TracePipe automatically tracks what happens to every row and cell in your DataFrame — drops, transformations, merges, and value changes. Zero code changes required.


The Problem

Data pipelines are black boxes. When something goes wrong, you're left asking:

  • "Where did row X go?" — Dropped somewhere, but which step?
  • "Why is this value wrong?" — It was fine in the source, what changed it?
  • "How did these rows get merged?" — Which parent records combined?
  • "Why are there nulls here?" — When did they appear?
df = pd.read_csv("customers.csv")
df = df.dropna()                          # Some rows disappear
df = df.merge(regions, on="zip")          # New rows appear, some vanish
df["income"] = df["income"].fillna(0)     # Values change silently
df = df[df["age"] >= 18]                  # More rows gone
# What actually happened to customer C-789?
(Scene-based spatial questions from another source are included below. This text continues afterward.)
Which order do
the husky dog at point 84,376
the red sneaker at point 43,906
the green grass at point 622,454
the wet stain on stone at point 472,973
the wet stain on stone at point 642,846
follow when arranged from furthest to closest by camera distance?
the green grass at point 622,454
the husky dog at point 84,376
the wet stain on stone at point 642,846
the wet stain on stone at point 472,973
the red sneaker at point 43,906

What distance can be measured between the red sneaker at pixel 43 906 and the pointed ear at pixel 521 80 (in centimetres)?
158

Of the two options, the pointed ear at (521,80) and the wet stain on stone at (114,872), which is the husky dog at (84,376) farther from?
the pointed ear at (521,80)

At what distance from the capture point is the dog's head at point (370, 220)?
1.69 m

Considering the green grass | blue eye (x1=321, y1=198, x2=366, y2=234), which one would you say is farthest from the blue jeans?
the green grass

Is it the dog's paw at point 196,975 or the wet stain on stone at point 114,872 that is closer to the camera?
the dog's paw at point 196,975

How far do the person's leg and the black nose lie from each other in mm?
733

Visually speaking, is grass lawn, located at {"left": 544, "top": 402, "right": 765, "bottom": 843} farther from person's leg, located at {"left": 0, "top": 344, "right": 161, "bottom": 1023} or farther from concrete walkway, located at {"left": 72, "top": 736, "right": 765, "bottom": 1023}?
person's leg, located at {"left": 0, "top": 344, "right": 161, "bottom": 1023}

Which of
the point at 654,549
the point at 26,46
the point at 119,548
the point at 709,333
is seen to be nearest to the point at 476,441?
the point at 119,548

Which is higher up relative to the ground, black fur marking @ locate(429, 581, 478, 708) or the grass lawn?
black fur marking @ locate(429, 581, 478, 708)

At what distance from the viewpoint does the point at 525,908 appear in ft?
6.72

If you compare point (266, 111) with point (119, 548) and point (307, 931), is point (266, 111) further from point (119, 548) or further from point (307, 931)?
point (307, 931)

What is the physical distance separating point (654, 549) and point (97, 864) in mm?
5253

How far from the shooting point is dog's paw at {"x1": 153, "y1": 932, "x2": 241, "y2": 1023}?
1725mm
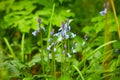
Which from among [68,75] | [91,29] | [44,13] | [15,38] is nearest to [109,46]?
[68,75]

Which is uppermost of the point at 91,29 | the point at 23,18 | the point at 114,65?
the point at 23,18

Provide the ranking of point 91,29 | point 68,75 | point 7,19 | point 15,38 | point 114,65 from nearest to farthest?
point 68,75 → point 114,65 → point 91,29 → point 7,19 → point 15,38

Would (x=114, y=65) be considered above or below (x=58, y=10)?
below

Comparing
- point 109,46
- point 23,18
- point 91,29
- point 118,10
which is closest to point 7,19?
point 23,18

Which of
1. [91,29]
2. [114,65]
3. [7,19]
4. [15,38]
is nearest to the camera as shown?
[114,65]

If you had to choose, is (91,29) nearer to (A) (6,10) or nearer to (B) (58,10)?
(B) (58,10)

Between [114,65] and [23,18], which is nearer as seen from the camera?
[114,65]

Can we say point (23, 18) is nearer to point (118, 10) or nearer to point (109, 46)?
point (118, 10)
Traditional debugging means print() statements, manual diffs, and guesswork.


The Solution

import tracepipe as tp
import pandas as pd

tp.enable(mode="debug", watch=["income"])

df = pd.read_csv("customers.csv")
df = df.dropna()
df["income"] = df["income"].fillna(0)
df = df.merge(regions, on="zip")
df = df[df["age"] >= 18]

# What actually happened to customer C-789?
print(tp.trace(df, where={"customer_id": "C-789"}))
Row 789 Journey:
  Status: [DROPPED]
  Dropped by: DataFrame.__getitem__[mask] (step 5)

  Events:
    [SURVIVED] DataFrame.dropna
    [MODIFIED] DataFrame.fillna: income (None → 0)
    [SURVIVED] DataFrame.merge
    [DROPPED]  DataFrame.__getitem__[mask]  ← age filter

Now you know: C-789 had null income (filled to 0), survived the merge, but was dropped by the age filter.
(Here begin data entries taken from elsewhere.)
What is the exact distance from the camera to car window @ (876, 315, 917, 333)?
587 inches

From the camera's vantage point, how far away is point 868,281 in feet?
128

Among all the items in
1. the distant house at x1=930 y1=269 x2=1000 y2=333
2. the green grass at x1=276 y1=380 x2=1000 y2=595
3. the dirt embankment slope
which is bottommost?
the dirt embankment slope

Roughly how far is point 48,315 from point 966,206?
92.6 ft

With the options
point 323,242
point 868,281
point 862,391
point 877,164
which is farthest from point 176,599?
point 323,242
# Pipeline health overview
print(tp.check(df))
TracePipe Check: [OK] Pipeline healthy
  Mode: debug

Retention: 847/1000 (84.7%)
Dropped: 153 rows
  • DataFrame.dropna: 42
  • DataFrame.__getitem__[mask]: 111

Value changes: 23 cells modified
  • DataFrame.fillna: 23 (income)

One import. Complete audit trail.


Key Features

Feature Description
Zero-Code Instrumentation Works with existing pandas code unchanged
Row-Level Tracking Know exactly where each row went
Cell Provenance See before/after values for every change
Merge Parent Tracking Understand which rows combined
Data Contracts Validate retention rates and uniqueness
HTML Reports Generate visual pipeline audits

Installation

pip install tracepipe

For optional features:

pip install tracepipe[arrow]   # Parquet/Arrow support
pip install tracepipe[all]     # All optional dependencies

Quick Example

import tracepipe as tp
import pandas as pd

# Enable tracking
tp.enable(mode="debug", watch=["price"])

# Your normal pandas code
df = pd.DataFrame({
    "product": ["A", "B", "C"],
    "price": [10.0, None, 30.0]
})
df = df.dropna()
df["price"] = df["price"] * 1.1

# Inspect what happened
print(tp.check(df))      # Health summary
print(tp.trace(df, 0))   # Row 0's journey
print(tp.why(df, "price", 0))  # Why price changed

What's Tracked

Operation Tracking Completeness
dropna, query, df[mask] Dropped row IDs Full
drop_duplicates Dropped→kept mapping (debug mode) Full
head, tail, sample Dropped row IDs Full
fillna, replace Cell diffs (watched cols) Full
loc[]=, iloc[]=, at[]= Cell diffs Full
merge, join Parent tracking Full
pd.concat(axis=0) Row IDs + source DataFrame Full
pd.concat(axis=1) Row IDs (if aligned) Partial
groupby().agg() Group membership Full
apply, pipe Output tracked Partial

License

TracePipe is released under the MIT License.